Page images and extracted text:
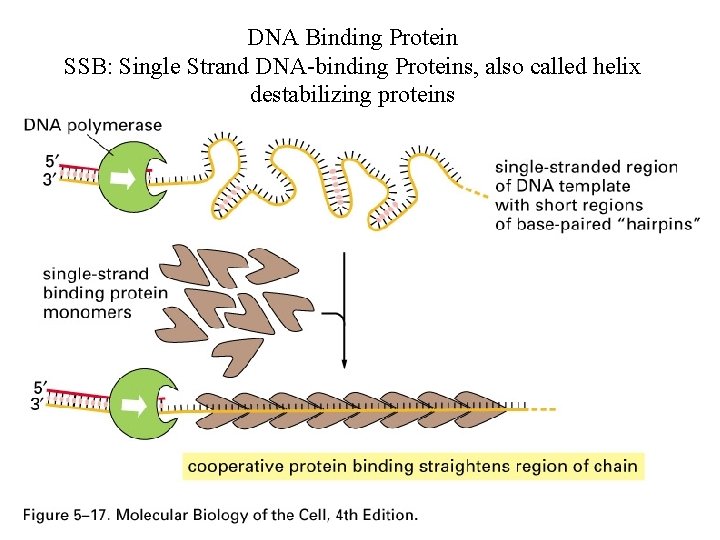 DNA Binding Protein
SSB: Single Strand DNA-binding Proteins, also called helix destabilizing proteins

DNA polymerase

5′
3′

single-stranded region of DNA template with short regions of base-paired "hairpins"

single-strand binding protein monomers

5′
3′

cooperative protein binding straightens region of chain

Figure 5–17. Molecular Biology of the Cell, 4th Edition.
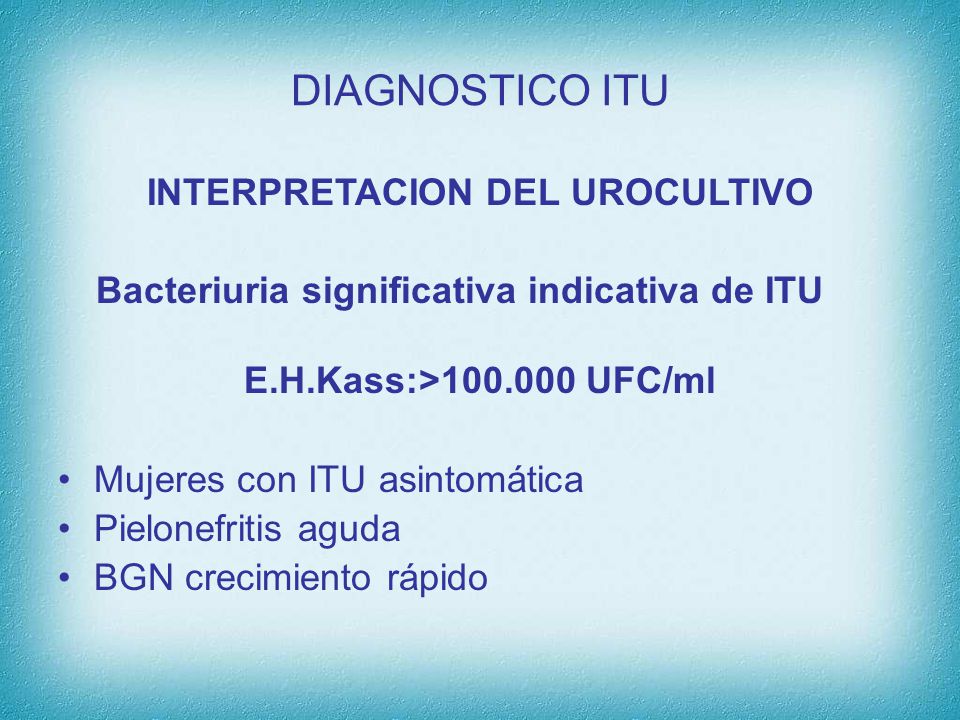 DIAGNOSTICO ITU

INTERPRETACION DEL UROCULTIVO

Bacteriuria significativa indicativa de ITU

E.H.Kass:>100.000 UFC/ml

• Mujeres con ITU asintomática
• Pielonefritis aguda
• BGN crecimiento rápido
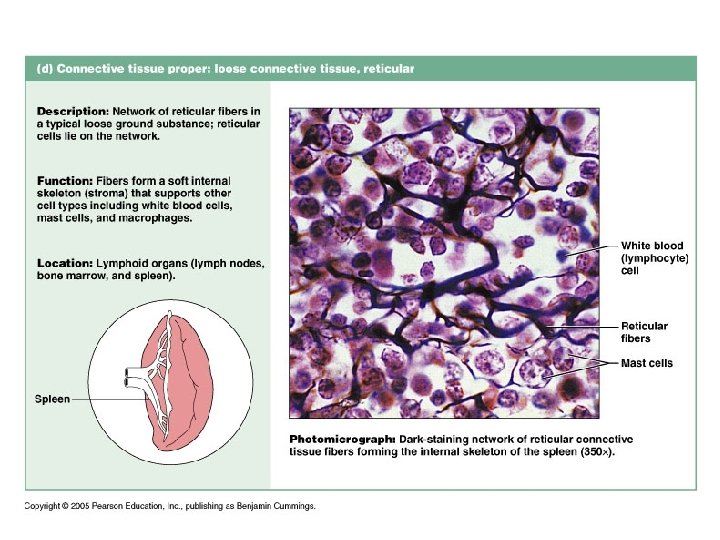 (d) Connective tissue proper: loose connective tissue, reticular

Description: Network of reticular fibers in a typical loose ground substance; reticular cells lie on the network.

Function: Fibers form a soft internal skeleton (stroma) that supports other cell types including white blood cells, mast cells, and macrophages.

Location: Lymphoid organs (lymph nodes, bone marrow, and spleen).

Spleen

White blood (lymphocyte) cell

Reticular fibers

Mast cells

Photomicrograph: Dark-staining network of reticular connective tissue fibers forming the internal skeleton of the spleen (350×).

Copyright © 2005 Pearson Education, Inc., publishing as Benjamin Cummings.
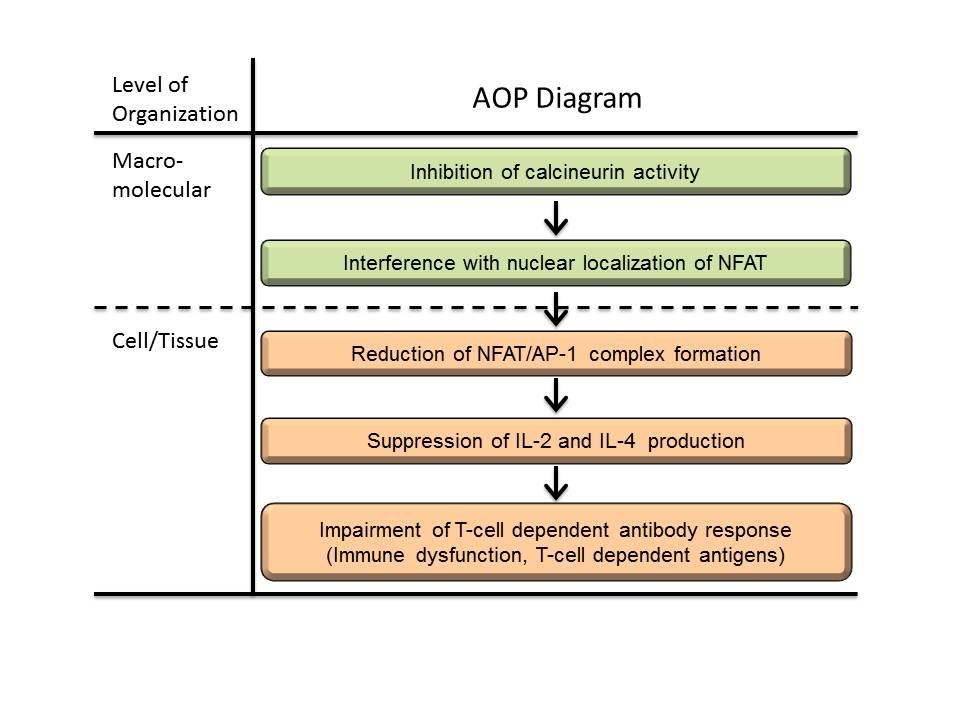 Level of Organization

AOP Diagram

Macro-molecular

Inhibition of calcineurin activity

Interference with nuclear localization of NFAT

Cell/Tissue

Reduction of NFAT/AP-1 complex formation

Suppression of IL-2 and IL-4 production

Impairment of T-cell dependent antibody response (Immune dysfunction, T-cell dependent antigens)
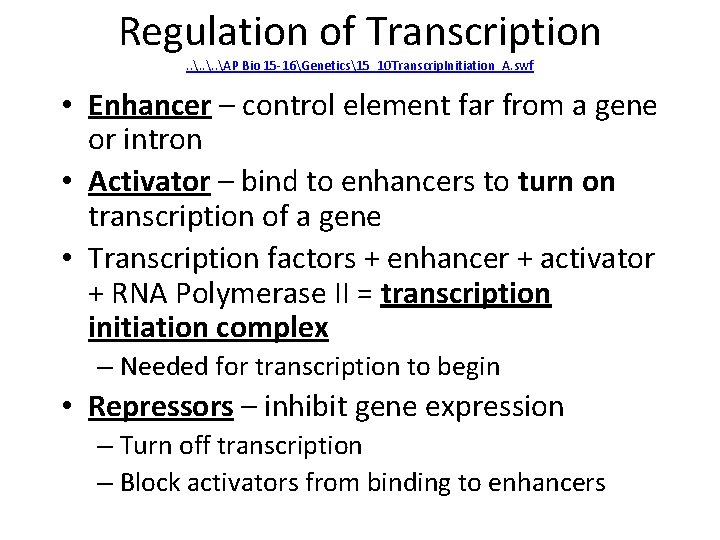 Regulation of Transcription

..\..\..\AP Bio 15-16\Genetics\15_10TranscripInitiation_A.swf

• Enhancer – control element far from a gene or intron

• Activator – bind to enhancers to turn on transcription of a gene

• Transcription factors + enhancer + activator + RNA Polymerase II = transcription initiation complex

– Needed for transcription to begin

• Repressors – inhibit gene expression

– Turn off transcription

– Block activators from binding to enhancers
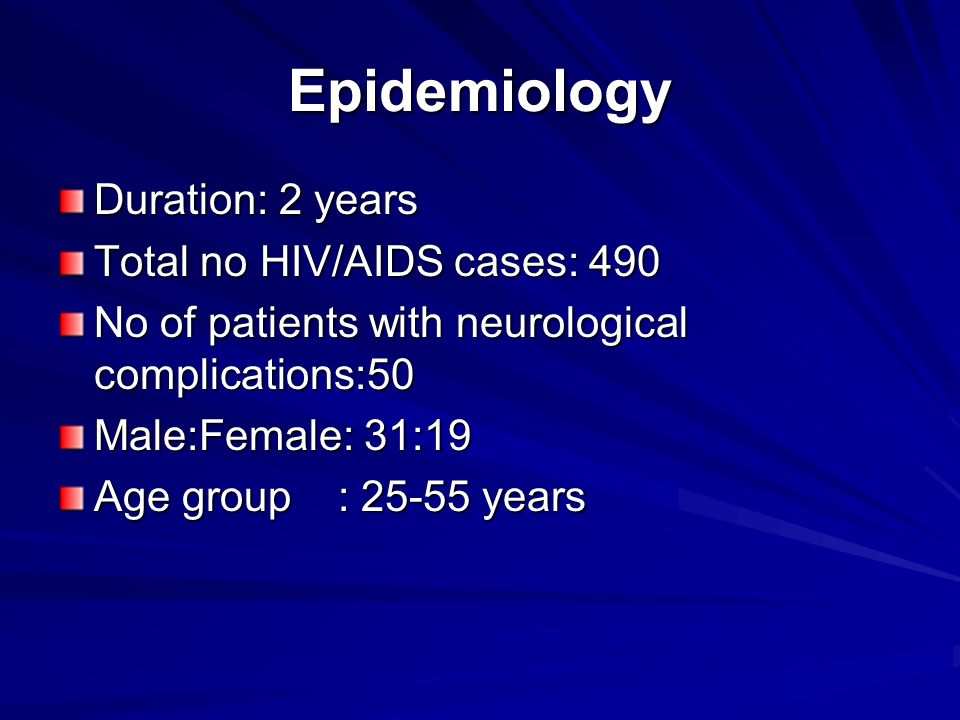 Epidemiology

Duration: 2 years
Total no HIV/AIDS cases: 490
No of patients with neurological complications:50
Male:Female: 31:19
Age group : 25-55 years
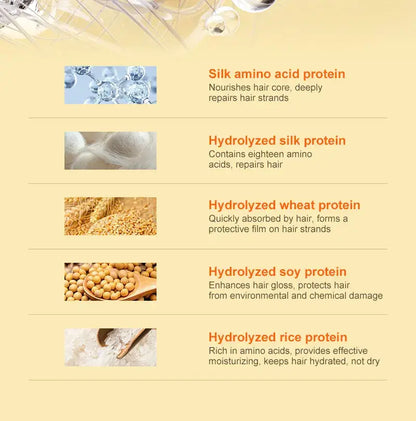 Silk amino acid protein
Nourishes hair core, deeply repairs hair strands

Hydrolyzed silk protein
Contains eighteen amino acids, repairs hair

Hydrolyzed wheat protein
Quickly absorbed by hair, forms a protective film on hair strands

Hydrolyzed soy protein
Enhances hair gloss, protects hair from environmental and chemical damage

Hydrolyzed rice protein
Rich in amino acids, provides effective moisturizing, keeps hair hydrated, not dry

TO DO:
Word for word, restate the lines above from the one with "binding to enhancers" through the one with "Enhances hair gloss, protects", keeping both ends and dropping the pictures.

EXERCISE OUTPUT:
– Block activators from binding to enhancers
 Epidemiology

Duration: 2 years
Total no HIV/AIDS cases: 490
No of patients with neurological complications:50
Male:Female: 31:19
Age group : 25-55 years
 Silk amino acid protein
Nourishes hair core, deeply repairs hair strands

Hydrolyzed silk protein
Contains eighteen amino acids, repairs hair

Hydrolyzed wheat protein
Quickly absorbed by hair, forms a protective film on hair strands

Hydrolyzed soy protein
Enhances hair gloss, protects hair from environmental and chemical damage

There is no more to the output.